«В отношении физики мы имеем основания утверждать, что уже современная картина мира, хотя она… сверкает различными красками в зависимости от личности исследователя, содержит в себе некоторые черты, которых больше не изгладит никакая революция ни в природе, ни в мире человеческой мысли. Этот постоянный элемент, не зависящий… ни от какой мыслящей индивидуальности, и составляет то, что мы называем реальностью»[193].
Подобное понимание реальности характерно для многих больших ученых нашей эпохи, имеющих дело не только с абстрактной теорией, но и с практикой изучения самой этой реальности[194].
Хотя учение об относительности в широком смысле (под воздействием более специальной теории относительности А. Эйнштейна) действительно является детищем науки XX столетия, однако истоки самого этого учения уходят, как я уже отмечал раньше, не только в прошлое столетие, но и в гораздо более ранние времена. Разумеется, это было еще иное понятие об относительности по сравнению с его современными различными истолкованиями.
В 1927 г. проф. Н.И. Новосадский в большой вводной статье к новому русскому переводу «Поэтики» Аристотеля писал:
«Уже Аристотелю было ясно, что слово получает свое определенное значение только в связи с другими словами в предложении»[195].
И хотя в тексте «Поэтики» Аристотеля такой формулировки нет, но Н.И. Новосадский счел возможным именно так истолковать суждения античного мыслителя о подвижности значения слова в предложении. При этом автор предисловия был убежден, что подобный взгляд «правилен и в настоящее время». В комментарии характерно наречие только (значение выявляется «только в связи с другими словами»).

..........

ЧТО СДЕЛАТЬ:
**a.** Изложите в трёх предложениях фрагмент о реальности в физике и об истоках учения об относительности.
**b.** Продолжите текст об истоках учения об относительности, начав сразу после его последнего предложения.
Приведённый далее материал взят из другого источника.

ПОКАЗАННЫЕ ДАННЫЕ:
..........

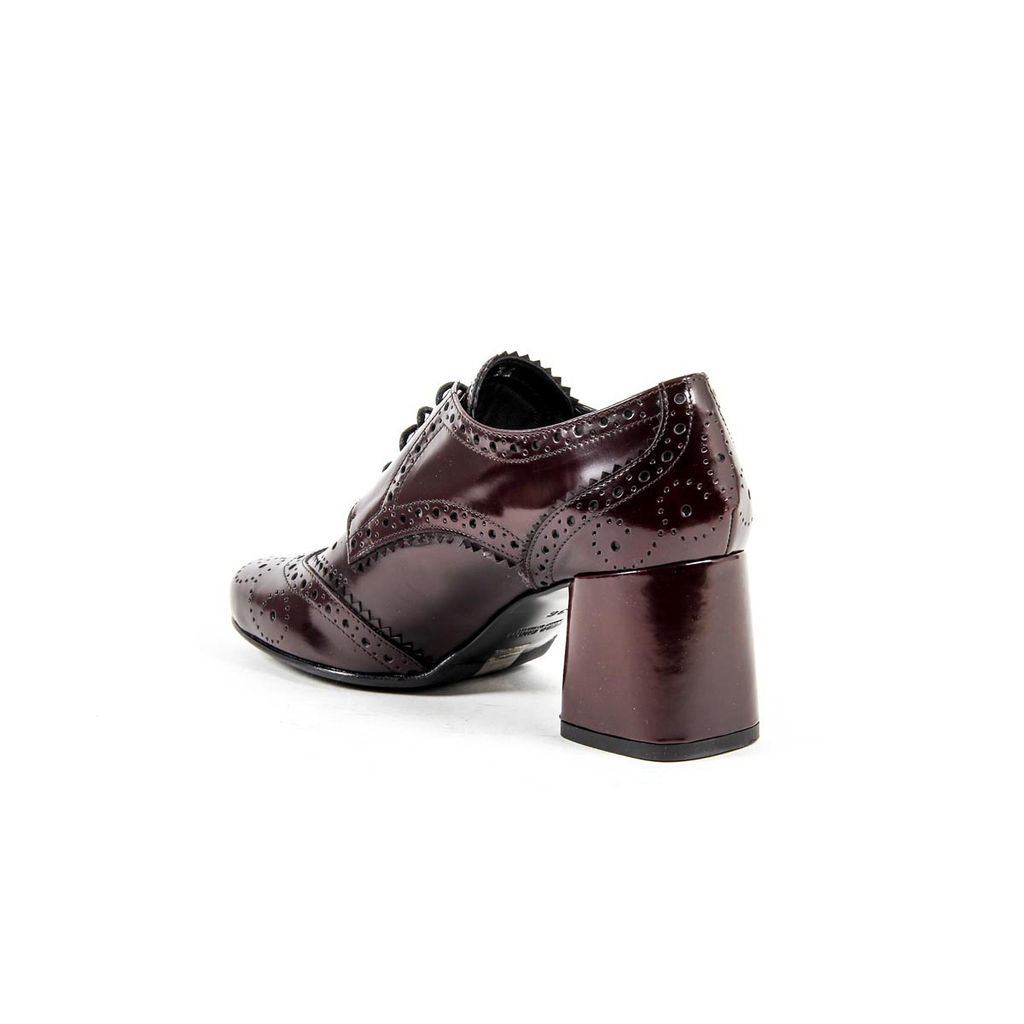 Scarpa Oxford Brogue da Donna V 1969 Italia B2460 ABRASIVATO BORDO'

..........

ОТВЕТЫ:
**a.** Цитата в начале фрагмента утверждает, что современная физическая картина мира содержит черты, которых не изгладит никакая революция, и этот постоянный элемент, не зависящий от мыслящей индивидуальности, называется реальностью; такое понимание характерно для многих больших учёных эпохи. Учение об относительности в широком смысле является детищем науки XX столетия, но его истоки уходят в гораздо более ранние времена, хотя тогда это было иное понятие об относительности. В 1927 г. Н.И. Новосадский писал, что уже Аристотелю было ясно: слово получает определённое значение только в связи с другими словами в предложении; такой формулировки в «Поэтике» нет, но он считал этот взгляд правильным и в настоящее время.

**b.**
Обратимся теперь к гораздо более поздней эпохе – к эпохе позднего европейского Возрождения. Здесь проблема ставится иначе, как проблема взаимодействия частей и целого. Один из знатоков этого времени пишет:
«Человек той поры мыслил целостностями столь же универсальными, сколь мизерными были его действительные знания о них. Часть он мог воспринимать только как часть целого, в неразрывной связи с ним, через него… Свое положение в собственном доме он мог уяснить через положение короля в государстве, и наоборот… Если человек интересовался, какое положение занимает Солнце среди планет, то это вовсе не значит, что он был любителем астрономии… Пожалуй, никогда еще мысль о том, что все в мире взаимосвязано, не пользовалась столь всеобщим и чаще всего неосознанным признанием, как в XVI веке»[196].
Как видим, – и это очень важно, – понимание зависимости части от целого не всегда было признаком глубокого понимания законов природы и общества. Не умея осмыслить положение части в системе целого, человек той эпохи был склонен абсолютизировать целое.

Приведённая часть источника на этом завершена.